[INPUT MATERIAL]:

● ● ●

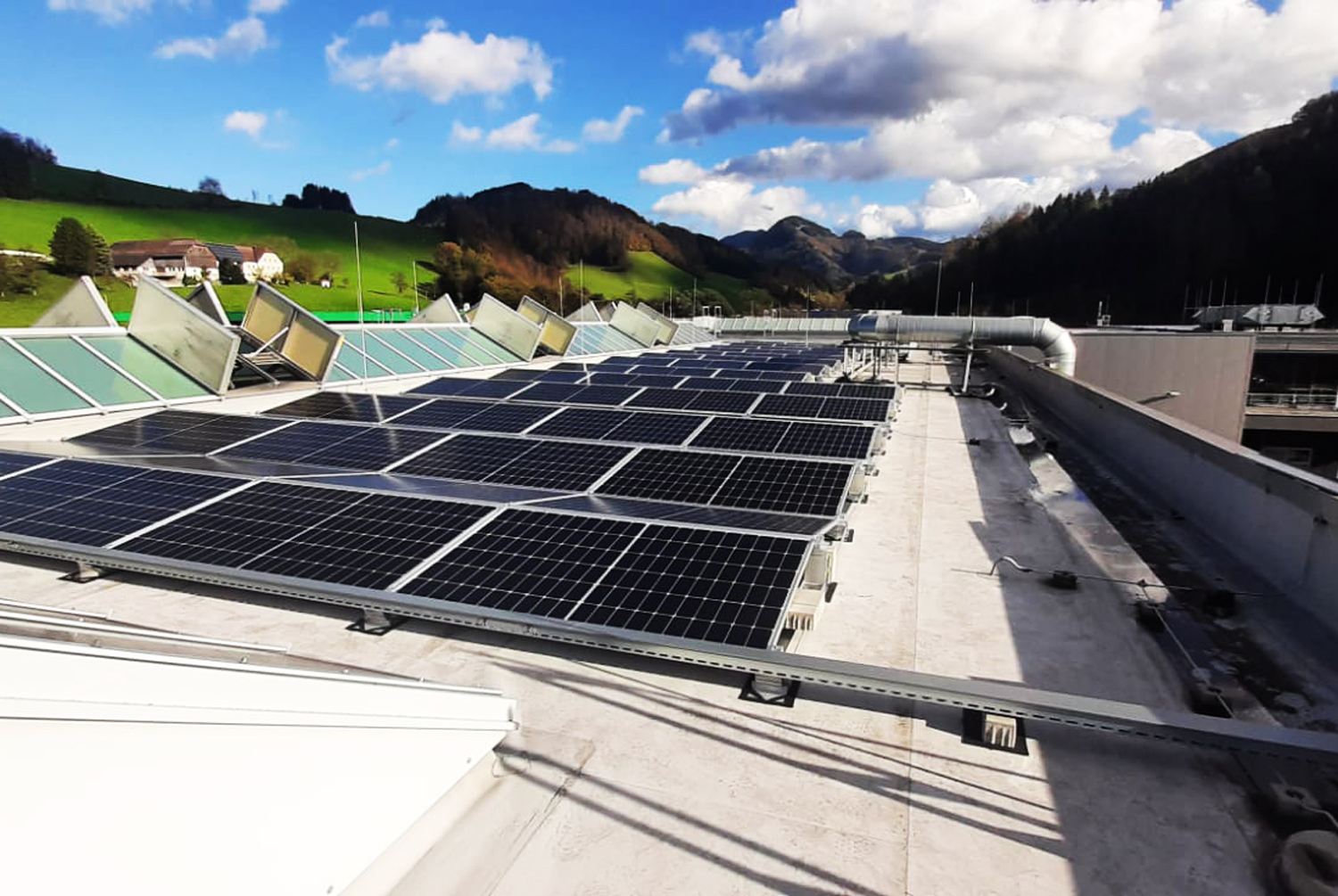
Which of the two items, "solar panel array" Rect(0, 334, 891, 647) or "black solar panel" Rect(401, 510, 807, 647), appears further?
"solar panel array" Rect(0, 334, 891, 647)

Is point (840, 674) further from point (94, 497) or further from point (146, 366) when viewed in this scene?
point (146, 366)

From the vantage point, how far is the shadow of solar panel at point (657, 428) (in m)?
14.5

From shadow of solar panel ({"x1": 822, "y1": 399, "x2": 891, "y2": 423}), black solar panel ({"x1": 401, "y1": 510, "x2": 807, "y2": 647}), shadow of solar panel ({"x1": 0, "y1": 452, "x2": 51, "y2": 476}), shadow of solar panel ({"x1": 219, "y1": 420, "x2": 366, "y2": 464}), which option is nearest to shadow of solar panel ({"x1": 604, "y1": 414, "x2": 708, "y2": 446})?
shadow of solar panel ({"x1": 822, "y1": 399, "x2": 891, "y2": 423})

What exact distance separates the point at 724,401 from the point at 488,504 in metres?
12.1

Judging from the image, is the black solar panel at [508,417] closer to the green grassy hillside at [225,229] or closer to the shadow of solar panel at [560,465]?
the shadow of solar panel at [560,465]

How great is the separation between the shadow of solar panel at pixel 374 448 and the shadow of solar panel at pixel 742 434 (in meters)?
5.82

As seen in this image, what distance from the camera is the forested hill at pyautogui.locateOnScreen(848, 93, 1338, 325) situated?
319ft

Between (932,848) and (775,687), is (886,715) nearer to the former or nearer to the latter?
(775,687)


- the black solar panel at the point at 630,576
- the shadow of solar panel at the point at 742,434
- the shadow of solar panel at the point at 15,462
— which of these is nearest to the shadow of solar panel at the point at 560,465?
the shadow of solar panel at the point at 742,434

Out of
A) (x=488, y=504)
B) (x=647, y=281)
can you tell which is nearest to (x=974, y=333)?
(x=488, y=504)

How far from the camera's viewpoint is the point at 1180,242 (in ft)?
368

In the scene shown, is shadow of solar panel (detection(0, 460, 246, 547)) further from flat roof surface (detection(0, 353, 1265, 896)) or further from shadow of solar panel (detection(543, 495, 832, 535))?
shadow of solar panel (detection(543, 495, 832, 535))

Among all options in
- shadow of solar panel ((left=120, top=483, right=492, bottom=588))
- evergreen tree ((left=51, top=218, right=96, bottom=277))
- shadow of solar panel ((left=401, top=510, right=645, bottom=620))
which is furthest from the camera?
evergreen tree ((left=51, top=218, right=96, bottom=277))

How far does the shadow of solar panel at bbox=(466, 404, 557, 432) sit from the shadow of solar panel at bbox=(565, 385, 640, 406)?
7.32 ft
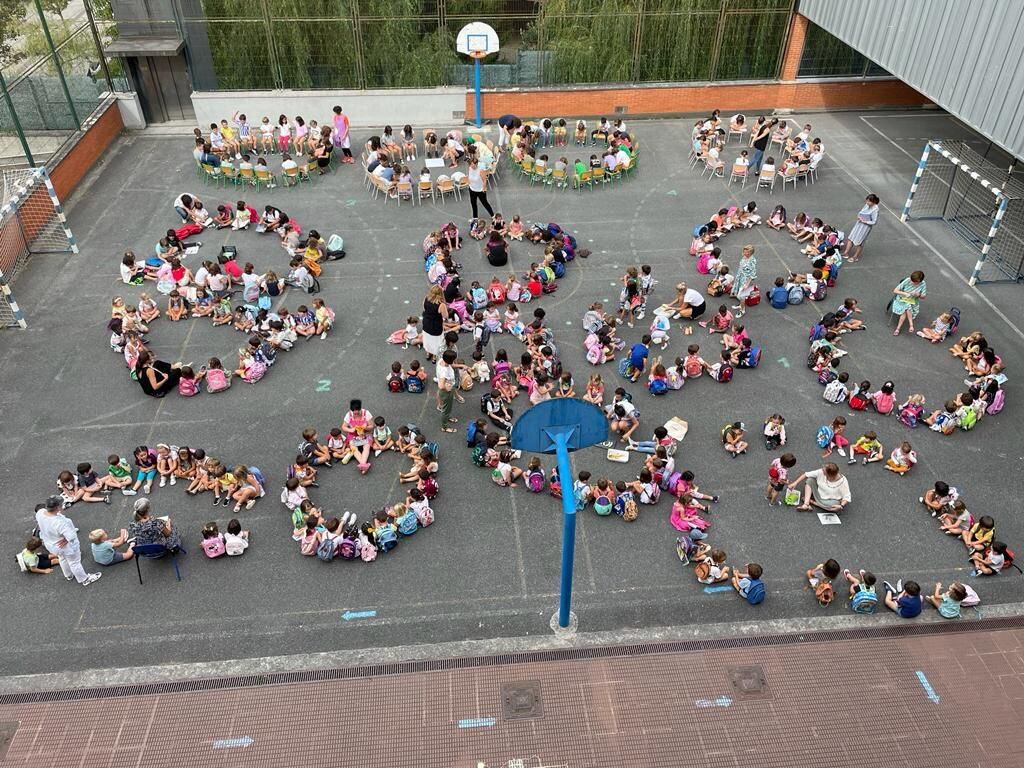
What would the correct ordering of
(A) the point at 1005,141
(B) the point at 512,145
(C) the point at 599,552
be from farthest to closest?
(B) the point at 512,145 → (A) the point at 1005,141 → (C) the point at 599,552

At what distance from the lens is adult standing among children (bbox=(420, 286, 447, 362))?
13.8 metres

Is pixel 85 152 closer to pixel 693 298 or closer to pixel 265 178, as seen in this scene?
pixel 265 178

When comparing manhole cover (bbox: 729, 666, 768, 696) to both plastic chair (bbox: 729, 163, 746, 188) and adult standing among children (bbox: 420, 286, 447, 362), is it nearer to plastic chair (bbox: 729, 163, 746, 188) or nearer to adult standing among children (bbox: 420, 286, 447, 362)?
adult standing among children (bbox: 420, 286, 447, 362)

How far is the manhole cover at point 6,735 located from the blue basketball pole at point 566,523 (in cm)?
669

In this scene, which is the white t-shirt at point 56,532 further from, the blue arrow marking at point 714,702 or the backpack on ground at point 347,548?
the blue arrow marking at point 714,702

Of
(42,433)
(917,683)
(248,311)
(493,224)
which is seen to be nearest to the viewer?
(917,683)

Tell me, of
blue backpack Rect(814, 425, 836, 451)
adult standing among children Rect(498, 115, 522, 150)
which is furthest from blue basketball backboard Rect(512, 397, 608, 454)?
adult standing among children Rect(498, 115, 522, 150)

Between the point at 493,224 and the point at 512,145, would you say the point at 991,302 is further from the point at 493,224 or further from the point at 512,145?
the point at 512,145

● ● ●

[PROBLEM DESCRIPTION]: Reproduce every row above verbatim, with the pictures left out.

[SOLUTION TO THIS TASK]:
Which of the two items, "solar panel array" Rect(0, 334, 891, 647) or "black solar panel" Rect(401, 510, 807, 647), appears further?
"solar panel array" Rect(0, 334, 891, 647)

Is point (840, 674) further from point (94, 497) or further from point (146, 366) when viewed in this scene?
point (146, 366)

From the vantage point, how far is the shadow of solar panel at point (657, 428) (in m)?
14.5

From shadow of solar panel ({"x1": 822, "y1": 399, "x2": 891, "y2": 423}), black solar panel ({"x1": 401, "y1": 510, "x2": 807, "y2": 647}), shadow of solar panel ({"x1": 0, "y1": 452, "x2": 51, "y2": 476}), shadow of solar panel ({"x1": 219, "y1": 420, "x2": 366, "y2": 464}), which option is nearest to shadow of solar panel ({"x1": 604, "y1": 414, "x2": 708, "y2": 446})?
shadow of solar panel ({"x1": 822, "y1": 399, "x2": 891, "y2": 423})

What exact distance separates the point at 724,401 from the point at 488,504 in metres?
12.1

Judging from the image, is the black solar panel at [508,417] closer to the green grassy hillside at [225,229] or closer to the shadow of solar panel at [560,465]?
the shadow of solar panel at [560,465]

How great is the separation between the shadow of solar panel at pixel 374 448 and the shadow of solar panel at pixel 742 434 (in meters)?
5.82

As seen in this image, what distance from the camera is the forested hill at pyautogui.locateOnScreen(848, 93, 1338, 325) situated?
319ft

Between (932,848) and (775,687), is (886,715) nearer to the former or nearer to the latter?
(775,687)


- the black solar panel at the point at 630,576
- the shadow of solar panel at the point at 742,434
- the shadow of solar panel at the point at 15,462
— which of these is nearest to the shadow of solar panel at the point at 560,465?
the shadow of solar panel at the point at 742,434

Out of
A) (x=488, y=504)
B) (x=647, y=281)
can you tell which is nearest to (x=974, y=333)?
(x=488, y=504)

How far from the camera's viewpoint is the point at 1180,242 (in ft)?
368

In the scene shown, is shadow of solar panel (detection(0, 460, 246, 547)) further from flat roof surface (detection(0, 353, 1265, 896)) or further from shadow of solar panel (detection(543, 495, 832, 535))?
shadow of solar panel (detection(543, 495, 832, 535))

Among all options in
- shadow of solar panel ((left=120, top=483, right=492, bottom=588))
- evergreen tree ((left=51, top=218, right=96, bottom=277))
- shadow of solar panel ((left=401, top=510, right=645, bottom=620))
which is furthest from the camera?
evergreen tree ((left=51, top=218, right=96, bottom=277))

How far does the shadow of solar panel at bbox=(466, 404, 557, 432) sit from the shadow of solar panel at bbox=(565, 385, 640, 406)?
7.32 ft
What would the correct ordering of
(A) the point at 1005,141
(B) the point at 512,145
(C) the point at 599,552
be from farthest to closest?
(B) the point at 512,145 → (A) the point at 1005,141 → (C) the point at 599,552

At what distance from the lens is adult standing among children (bbox=(420, 286, 447, 362))?
13.8 metres

Is pixel 85 152 closer to pixel 693 298 or closer to pixel 265 178, as seen in this scene?
pixel 265 178

When comparing manhole cover (bbox: 729, 666, 768, 696) to both plastic chair (bbox: 729, 163, 746, 188) and adult standing among children (bbox: 420, 286, 447, 362), is it nearer to plastic chair (bbox: 729, 163, 746, 188) or nearer to adult standing among children (bbox: 420, 286, 447, 362)?
adult standing among children (bbox: 420, 286, 447, 362)

How far is the manhole cover at point 6,735 located from the blue basketball pole at point 566,523 (in cm)?
669

In this scene, which is the white t-shirt at point 56,532 further from, the blue arrow marking at point 714,702 or the backpack on ground at point 347,548?
the blue arrow marking at point 714,702

Of
(42,433)
(917,683)
(248,311)
(493,224)
which is seen to be nearest to the viewer?
(917,683)

Tell me, of
blue backpack Rect(814, 425, 836, 451)
adult standing among children Rect(498, 115, 522, 150)
which is furthest from blue basketball backboard Rect(512, 397, 608, 454)?
adult standing among children Rect(498, 115, 522, 150)

Between the point at 493,224 and the point at 512,145, would you say the point at 991,302 is further from the point at 493,224 or further from the point at 512,145?
the point at 512,145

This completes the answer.